This presents an interesting ethical quandary:

Law enforcement officials are vastly expanding their collection of DNA to include millions more people who have been arrested or detained but not yet convicted. The move, intended to help solve more crimes, is raising concerns about the privacy of petty offenders and people who are presumed innocent.

Until now, the federal government genetically tracked only convicts. But starting this month, the Federal Bureau of Investigation will join 15 states that collect DNA samples from those awaiting trial and will collect DNA from detained immigrants — the vanguard of a growing class of genetic registrants.

The F.B.I., with a DNA database of 6.7 million profiles, expects to accelerate its growth rate from 80,000 new entries a year to 1.2 million by 2012 — a 17-fold increase. F.B.I. officials say they expect DNA processing backlogs — which now stand at more than 500,000 cases — to increase.

Law enforcement officials say that expanding the DNA databanks to include legally innocent people will help solve more violent crimes. They point out that DNA has helped convict thousands of criminals and has exonerated more than 200 wrongfully convicted people.

But criminal justice experts cite Fourth Amendment privacy concerns and worry that the nation is becoming a genetic surveillance society.

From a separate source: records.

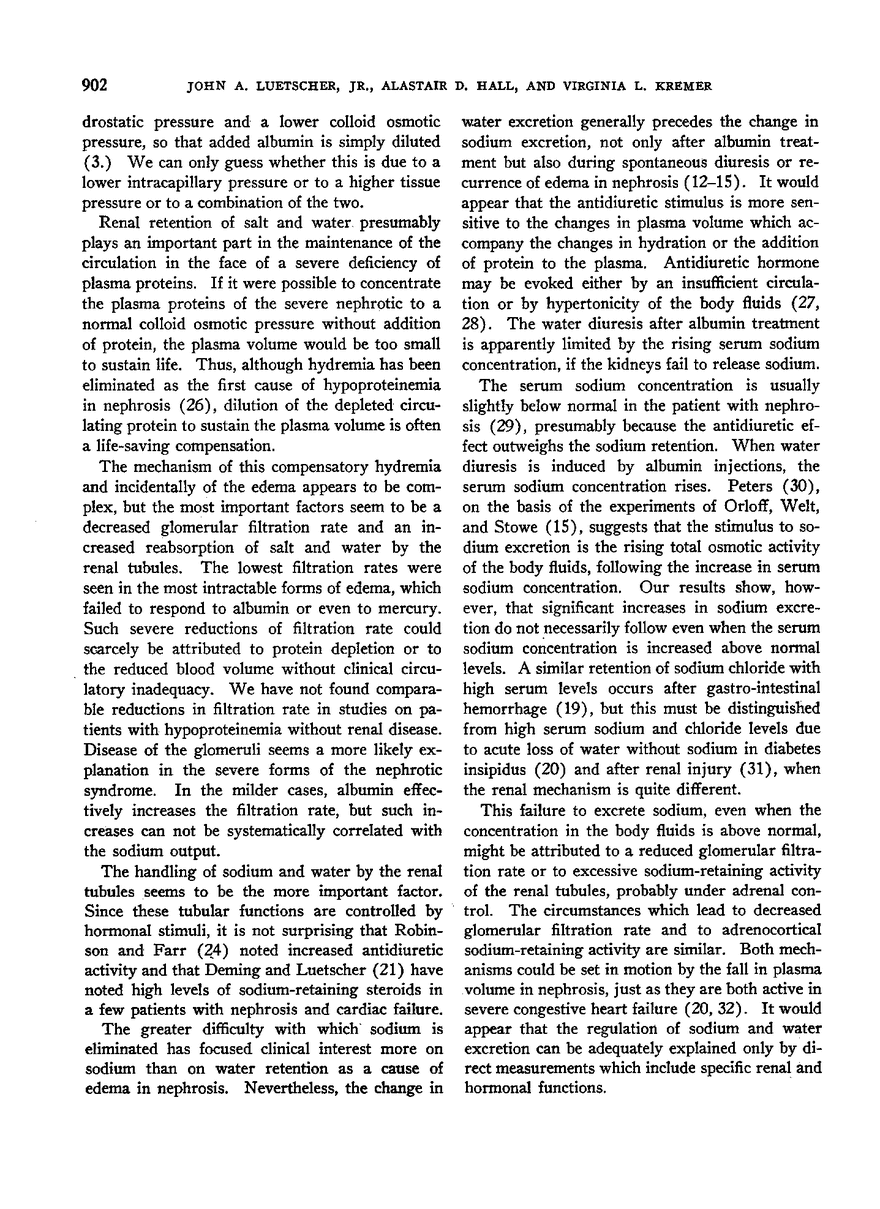 902 JOHN A. LUETSCHER, JR., ALASTAIR D. HALL, AND VIRGINIA L. KREMER

drostatic pressure and a lower colloid osmotic pressure, so that added albumin is simply diluted (3.) We can only guess whether this is due to a lower intracapillary pressure or to a higher tissue pressure or to a combination of the two.

Renal retention of salt and water presumably plays an important part in the maintenance of the circulation in the face of a severe deficiency of plasma proteins. If it were possible to concentrate the plasma proteins of the severe nephrotic to a normal colloid osmotic pressure without addition of protein, the plasma volume would be too small to sustain life. Thus, although hydremia has been eliminated as the first cause of hypoproteinemia in nephrosis (26), dilution of the depleted circulating protein to sustain the plasma volume is often a life-saving compensation.

The mechanism of this compensatory hydremia and incidentally of the edema appears to be complex, but the most important factors seem to be a decreased glomerular filtration rate and an increased reabsorption of salt and water by the renal tubules. The lowest filtration rates were seen in the most intractable forms of edema, which failed to respond to albumin or even to mercury. Such severe reductions of filtration rate could scarcely be attributed to protein depletion or to the reduced blood volume without clinical circulatory inadequacy. We have not found comparable reductions in filtration rate in studies on patients with hypoproteinemia without renal disease. Disease of the glomeruli seems a more likely explanation in the severe forms of the nephrotic syndrome. In the milder cases, albumin effectively increases the filtration rate, but such increases can not be systematically correlated with the sodium output.

The handling of sodium and water by the renal tubules seems to be the more important factor. Since these tubular functions are controlled by hormonal stimuli, it is not surprising that Robinson and Farr (24) noted increased antidiuretic activity and that Deming and Luetscher (21) have noted high levels of sodium-retaining steroids in a few patients with nephrosis and cardiac failure.

The greater difficulty with which sodium is eliminated has focused clinical interest more on sodium than on water retention as a cause of edema in nephrosis. Nevertheless, the change in water excretion generally precedes the change in sodium excretion, not only after albumin treatment but also during spontaneous diuresis or recurrence of edema in nephrosis (12–15). It would appear that the antidiuretic stimulus is more sensitive to the changes in plasma volume which accompany the changes in hydration or the addition of protein to the plasma. Antidiuretic hormone may be evoked either by an insufficient circulation or by hypertonicity of the body fluids (27, 28). The water diuresis after albumin treatment is apparently limited by the rising serum sodium concentration, if the kidneys fail to release sodium.

The serum sodium concentration is usually slightly below normal in the patient with nephrosis (29), presumably because the antidiuretic effect outweighs the sodium retention. When water diuresis is induced by albumin injections, the serum sodium concentration rises. Peters (30), on the basis of the experiments of Orloff, Welt, and Stowe (15), suggests that the stimulus to sodium excretion is the rising total osmotic activity of the body fluids, following the increase in serum sodium concentration. Our results show, however, that significant increases in sodium excretion do not necessarily follow even when the serum sodium concentration is increased above normal levels. A similar retention of sodium chloride with high serum levels occurs after gastro-intestinal hemorrhage (19), but this must be distinguished from high serum sodium and chloride levels due to acute loss of water without sodium in diabetes insipidus (20) and after renal injury (31), when the renal mechanism is quite different.

This failure to excrete sodium, even when the concentration in the body fluids is above normal, might be attributed to a reduced glomerular filtration rate or to excessive sodium-retaining activity of the renal tubules, probably under adrenal control. The circumstances which lead to decreased glomerular filtration rate and to adrenocortical sodium-retaining activity are similar. Both mechanisms could be set in motion by the fall in plasma volume in nephrosis, just as they are both active in severe congestive heart failure (20, 32). It would appear that the regulation of sodium and water excretion can be adequately explained only by direct measurements which include specific renal and hormonal functions.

“DNA databases were built initially to deal with violent sexual crimes and homicides — a very limited number of crimes,” said Harry Levine, a professor of sociology at City University of New York who studies policing trends. “Over time more and more crimes of decreasing severity have been added to the database. Cops and prosecutors like it because it gives everybody more information and creates a new suspect pool.

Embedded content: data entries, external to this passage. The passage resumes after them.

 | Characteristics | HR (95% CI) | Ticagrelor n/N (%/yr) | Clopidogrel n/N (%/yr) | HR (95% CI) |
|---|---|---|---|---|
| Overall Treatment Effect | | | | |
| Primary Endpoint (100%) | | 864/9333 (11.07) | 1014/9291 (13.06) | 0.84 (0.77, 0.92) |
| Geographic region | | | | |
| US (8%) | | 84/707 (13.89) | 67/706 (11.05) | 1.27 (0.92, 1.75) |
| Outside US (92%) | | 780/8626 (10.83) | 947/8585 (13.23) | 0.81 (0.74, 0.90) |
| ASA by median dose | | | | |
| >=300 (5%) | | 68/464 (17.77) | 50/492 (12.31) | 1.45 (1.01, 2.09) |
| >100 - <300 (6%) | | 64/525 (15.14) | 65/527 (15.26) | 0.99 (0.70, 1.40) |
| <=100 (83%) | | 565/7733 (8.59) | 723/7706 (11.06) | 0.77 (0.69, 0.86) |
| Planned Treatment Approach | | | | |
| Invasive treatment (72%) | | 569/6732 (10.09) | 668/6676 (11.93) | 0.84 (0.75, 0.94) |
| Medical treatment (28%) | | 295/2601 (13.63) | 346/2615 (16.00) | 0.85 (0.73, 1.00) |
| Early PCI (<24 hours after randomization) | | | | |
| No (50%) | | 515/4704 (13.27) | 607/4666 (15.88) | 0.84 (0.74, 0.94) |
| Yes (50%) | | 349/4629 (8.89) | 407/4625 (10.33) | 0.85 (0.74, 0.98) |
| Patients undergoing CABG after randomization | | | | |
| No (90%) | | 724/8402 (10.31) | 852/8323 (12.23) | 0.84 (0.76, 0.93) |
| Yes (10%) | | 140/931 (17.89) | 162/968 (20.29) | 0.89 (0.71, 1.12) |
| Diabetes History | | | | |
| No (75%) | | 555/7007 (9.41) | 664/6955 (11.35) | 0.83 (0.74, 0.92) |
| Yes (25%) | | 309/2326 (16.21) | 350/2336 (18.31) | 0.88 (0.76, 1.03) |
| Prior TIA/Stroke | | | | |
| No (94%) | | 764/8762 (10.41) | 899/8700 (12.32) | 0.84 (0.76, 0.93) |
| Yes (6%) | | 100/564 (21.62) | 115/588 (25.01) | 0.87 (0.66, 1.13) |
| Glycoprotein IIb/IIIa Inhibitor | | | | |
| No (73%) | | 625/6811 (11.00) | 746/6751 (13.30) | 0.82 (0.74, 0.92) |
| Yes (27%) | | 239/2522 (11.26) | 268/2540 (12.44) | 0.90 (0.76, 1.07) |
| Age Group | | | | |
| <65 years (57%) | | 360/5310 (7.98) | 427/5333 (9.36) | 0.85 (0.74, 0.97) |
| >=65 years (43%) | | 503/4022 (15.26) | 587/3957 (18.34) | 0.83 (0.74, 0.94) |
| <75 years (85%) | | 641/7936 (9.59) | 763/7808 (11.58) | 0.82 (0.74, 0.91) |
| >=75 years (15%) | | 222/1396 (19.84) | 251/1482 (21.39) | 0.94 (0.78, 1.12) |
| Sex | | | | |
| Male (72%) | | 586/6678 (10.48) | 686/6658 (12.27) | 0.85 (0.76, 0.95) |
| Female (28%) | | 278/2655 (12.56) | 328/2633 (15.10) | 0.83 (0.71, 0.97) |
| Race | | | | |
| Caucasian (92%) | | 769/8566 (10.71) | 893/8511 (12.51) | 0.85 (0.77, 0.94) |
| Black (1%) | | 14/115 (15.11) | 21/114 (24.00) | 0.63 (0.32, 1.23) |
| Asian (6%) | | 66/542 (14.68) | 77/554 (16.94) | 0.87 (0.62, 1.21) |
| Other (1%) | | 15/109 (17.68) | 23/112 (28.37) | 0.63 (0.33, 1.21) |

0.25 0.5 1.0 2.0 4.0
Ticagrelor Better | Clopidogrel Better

I have a knee-jerk reaction to this expansion of a DNA database — it’s not good because it’s a loss of civil liberties and our right to privacy. It feels like we’re heading down a Philip K. Dickian path toward government domination via technology. (Remember in “Minority Report” when the government tracked all citizens via their retinas. To escape monitoring, you had to get eyeball transplants!)

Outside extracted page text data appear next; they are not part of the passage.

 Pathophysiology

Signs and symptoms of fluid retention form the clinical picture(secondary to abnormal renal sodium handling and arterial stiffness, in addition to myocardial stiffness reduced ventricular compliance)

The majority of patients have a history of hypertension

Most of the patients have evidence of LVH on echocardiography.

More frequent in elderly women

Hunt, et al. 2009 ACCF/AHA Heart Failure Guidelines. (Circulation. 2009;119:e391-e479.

But, there’s a Utopian futurist in me who wants to see the good in this development. After all, DNA evidence is rather conclusive. So, I don’t see much risk to the innocent in widening this database. The only people who will suffer are people who are committing crimes. It would be great to see a generation of potential criminals grow up in a society where rapists are almost always caught — because of a cross-listed, national DNA database. Perhaps we should embrace this technological advance as a blessing, not a curse.